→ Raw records

------------------------------

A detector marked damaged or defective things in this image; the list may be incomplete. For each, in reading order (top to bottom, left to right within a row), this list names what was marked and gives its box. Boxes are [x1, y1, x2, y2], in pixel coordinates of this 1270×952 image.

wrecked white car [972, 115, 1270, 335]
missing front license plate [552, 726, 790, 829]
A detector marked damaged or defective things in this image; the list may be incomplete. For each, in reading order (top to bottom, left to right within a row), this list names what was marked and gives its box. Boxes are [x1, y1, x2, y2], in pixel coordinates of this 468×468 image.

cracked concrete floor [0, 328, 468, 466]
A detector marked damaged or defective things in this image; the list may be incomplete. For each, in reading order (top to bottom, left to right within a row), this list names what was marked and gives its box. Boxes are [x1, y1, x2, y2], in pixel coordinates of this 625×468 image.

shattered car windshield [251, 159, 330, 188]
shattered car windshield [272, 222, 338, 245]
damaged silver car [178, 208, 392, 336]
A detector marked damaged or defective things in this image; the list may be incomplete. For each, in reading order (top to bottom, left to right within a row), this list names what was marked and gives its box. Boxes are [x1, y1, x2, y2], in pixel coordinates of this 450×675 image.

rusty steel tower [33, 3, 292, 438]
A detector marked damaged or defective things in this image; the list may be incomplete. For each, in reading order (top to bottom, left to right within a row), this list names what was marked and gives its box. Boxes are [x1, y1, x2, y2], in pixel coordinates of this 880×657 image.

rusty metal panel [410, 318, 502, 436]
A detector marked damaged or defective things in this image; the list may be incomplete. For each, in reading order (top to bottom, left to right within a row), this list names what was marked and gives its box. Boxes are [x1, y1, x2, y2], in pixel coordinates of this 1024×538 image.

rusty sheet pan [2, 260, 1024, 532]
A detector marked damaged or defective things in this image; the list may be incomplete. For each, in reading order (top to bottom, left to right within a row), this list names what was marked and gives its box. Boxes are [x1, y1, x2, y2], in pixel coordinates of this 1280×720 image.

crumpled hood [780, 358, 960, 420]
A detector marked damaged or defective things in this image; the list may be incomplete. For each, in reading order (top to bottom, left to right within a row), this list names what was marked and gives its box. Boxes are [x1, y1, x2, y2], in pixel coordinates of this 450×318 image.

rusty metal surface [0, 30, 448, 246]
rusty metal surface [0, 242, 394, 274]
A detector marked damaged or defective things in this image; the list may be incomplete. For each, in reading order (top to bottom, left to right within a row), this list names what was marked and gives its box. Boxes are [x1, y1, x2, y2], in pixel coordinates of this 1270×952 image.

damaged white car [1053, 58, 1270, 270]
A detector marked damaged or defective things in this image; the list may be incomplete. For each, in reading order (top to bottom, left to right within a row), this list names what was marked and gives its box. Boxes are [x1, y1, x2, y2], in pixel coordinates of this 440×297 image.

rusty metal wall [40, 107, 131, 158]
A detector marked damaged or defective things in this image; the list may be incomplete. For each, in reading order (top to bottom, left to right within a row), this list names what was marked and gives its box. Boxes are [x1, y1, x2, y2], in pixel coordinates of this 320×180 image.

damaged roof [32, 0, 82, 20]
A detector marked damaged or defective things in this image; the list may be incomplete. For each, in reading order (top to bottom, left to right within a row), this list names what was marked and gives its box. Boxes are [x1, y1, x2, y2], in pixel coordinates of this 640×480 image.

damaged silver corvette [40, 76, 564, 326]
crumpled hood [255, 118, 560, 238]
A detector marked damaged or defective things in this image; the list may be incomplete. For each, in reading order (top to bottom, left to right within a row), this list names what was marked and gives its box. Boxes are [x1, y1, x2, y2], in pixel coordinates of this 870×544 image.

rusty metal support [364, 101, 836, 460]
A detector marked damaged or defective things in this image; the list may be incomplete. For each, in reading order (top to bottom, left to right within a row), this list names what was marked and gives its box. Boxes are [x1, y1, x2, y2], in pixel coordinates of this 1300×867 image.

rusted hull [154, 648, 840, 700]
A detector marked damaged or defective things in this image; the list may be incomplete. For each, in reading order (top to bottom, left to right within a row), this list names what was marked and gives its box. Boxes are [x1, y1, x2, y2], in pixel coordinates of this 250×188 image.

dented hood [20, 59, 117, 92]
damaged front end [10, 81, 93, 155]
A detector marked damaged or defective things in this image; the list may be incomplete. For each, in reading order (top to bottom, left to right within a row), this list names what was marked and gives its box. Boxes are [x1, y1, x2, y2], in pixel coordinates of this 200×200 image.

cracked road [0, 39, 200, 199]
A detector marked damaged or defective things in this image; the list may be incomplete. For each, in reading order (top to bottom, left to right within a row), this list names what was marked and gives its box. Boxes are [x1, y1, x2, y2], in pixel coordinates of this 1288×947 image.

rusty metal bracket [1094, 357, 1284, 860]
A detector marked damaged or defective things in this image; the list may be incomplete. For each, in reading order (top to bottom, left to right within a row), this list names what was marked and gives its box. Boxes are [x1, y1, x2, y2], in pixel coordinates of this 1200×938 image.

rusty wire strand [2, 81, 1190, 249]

------------------------------

→ TASK DETAILS
Convert all of the entries above into a two-column CSV with the headers entry_text and answer, one row per entry. Wrap each field in double quotes and replace any line breaks inside a field with spaces.

→ WORKED ANSWER
entry_text,answer
"A detector marked damaged or defective things in this image; the list may be incomplete. For each, in reading order (top to bottom, left to right within a row), this list names what was marked and gives its box. Boxes are [x1, y1, x2, y2], in pixel coordinates of this 1270×952 image.","wrecked white car [972, 115, 1270, 335] missing front license plate [552, 726, 790, 829]"
"A detector marked damaged or defective things in this image; the list may be incomplete. For each, in reading order (top to bottom, left to right within a row), this list names what was marked and gives its box. Boxes are [x1, y1, x2, y2], in pixel coordinates of this 468×468 image.","cracked concrete floor [0, 328, 468, 466]"
"A detector marked damaged or defective things in this image; the list may be incomplete. For each, in reading order (top to bottom, left to right within a row), this list names what was marked and gives its box. Boxes are [x1, y1, x2, y2], in pixel coordinates of this 625×468 image.","shattered car windshield [251, 159, 330, 188] shattered car windshield [272, 222, 338, 245] damaged silver car [178, 208, 392, 336]"
"A detector marked damaged or defective things in this image; the list may be incomplete. For each, in reading order (top to bottom, left to right within a row), this list names what was marked and gives its box. Boxes are [x1, y1, x2, y2], in pixel coordinates of this 450×675 image.","rusty steel tower [33, 3, 292, 438]"
"A detector marked damaged or defective things in this image; the list may be incomplete. For each, in reading order (top to bottom, left to right within a row), this list names what was marked and gives its box. Boxes are [x1, y1, x2, y2], in pixel coordinates of this 880×657 image.","rusty metal panel [410, 318, 502, 436]"
"A detector marked damaged or defective things in this image; the list may be incomplete. For each, in reading order (top to bottom, left to right within a row), this list names what was marked and gives its box. Boxes are [x1, y1, x2, y2], in pixel coordinates of this 1024×538 image.","rusty sheet pan [2, 260, 1024, 532]"
"A detector marked damaged or defective things in this image; the list may be incomplete. For each, in reading order (top to bottom, left to right within a row), this list names what was marked and gives its box. Boxes are [x1, y1, x2, y2], in pixel coordinates of this 1280×720 image.","crumpled hood [780, 358, 960, 420]"
"A detector marked damaged or defective things in this image; the list may be incomplete. For each, in reading order (top to bottom, left to right within a row), this list names what was marked and gives its box. Boxes are [x1, y1, x2, y2], in pixel coordinates of this 450×318 image.","rusty metal surface [0, 30, 448, 246] rusty metal surface [0, 242, 394, 274]"
"A detector marked damaged or defective things in this image; the list may be incomplete. For each, in reading order (top to bottom, left to right within a row), this list names what was marked and gives its box. Boxes are [x1, y1, x2, y2], in pixel coordinates of this 1270×952 image.","damaged white car [1053, 58, 1270, 270]"
"A detector marked damaged or defective things in this image; the list may be incomplete. For each, in reading order (top to bottom, left to right within a row), this list names what was marked and gives its box. Boxes are [x1, y1, x2, y2], in pixel coordinates of this 440×297 image.","rusty metal wall [40, 107, 131, 158]"
"A detector marked damaged or defective things in this image; the list may be incomplete. For each, in reading order (top to bottom, left to right within a row), this list names what was marked and gives its box. Boxes are [x1, y1, x2, y2], in pixel coordinates of this 320×180 image.","damaged roof [32, 0, 82, 20]"
"A detector marked damaged or defective things in this image; the list may be incomplete. For each, in reading order (top to bottom, left to right within a row), this list names what was marked and gives its box. Boxes are [x1, y1, x2, y2], in pixel coordinates of this 640×480 image.","damaged silver corvette [40, 76, 564, 326] crumpled hood [255, 118, 560, 238]"
"A detector marked damaged or defective things in this image; the list may be incomplete. For each, in reading order (top to bottom, left to right within a row), this list names what was marked and gives its box. Boxes are [x1, y1, x2, y2], in pixel coordinates of this 870×544 image.","rusty metal support [364, 101, 836, 460]"
"A detector marked damaged or defective things in this image; the list may be incomplete. For each, in reading order (top to bottom, left to right within a row), this list names what was marked and gives its box. Boxes are [x1, y1, x2, y2], in pixel coordinates of this 1300×867 image.","rusted hull [154, 648, 840, 700]"
"A detector marked damaged or defective things in this image; the list may be incomplete. For each, in reading order (top to bottom, left to right within a row), this list names what was marked and gives its box. Boxes are [x1, y1, x2, y2], in pixel coordinates of this 250×188 image.","dented hood [20, 59, 117, 92] damaged front end [10, 81, 93, 155]"
"A detector marked damaged or defective things in this image; the list may be incomplete. For each, in reading order (top to bottom, left to right within a row), this list names what was marked and gives its box. Boxes are [x1, y1, x2, y2], in pixel coordinates of this 200×200 image.","cracked road [0, 39, 200, 199]"
"A detector marked damaged or defective things in this image; the list may be incomplete. For each, in reading order (top to bottom, left to right within a row), this list names what was marked and gives its box. Boxes are [x1, y1, x2, y2], in pixel coordinates of this 1288×947 image.","rusty metal bracket [1094, 357, 1284, 860]"
"A detector marked damaged or defective things in this image; the list may be incomplete. For each, in reading order (top to bottom, left to right within a row), this list names what was marked and gives its box. Boxes are [x1, y1, x2, y2], in pixel coordinates of this 1200×938 image.","rusty wire strand [2, 81, 1190, 249]"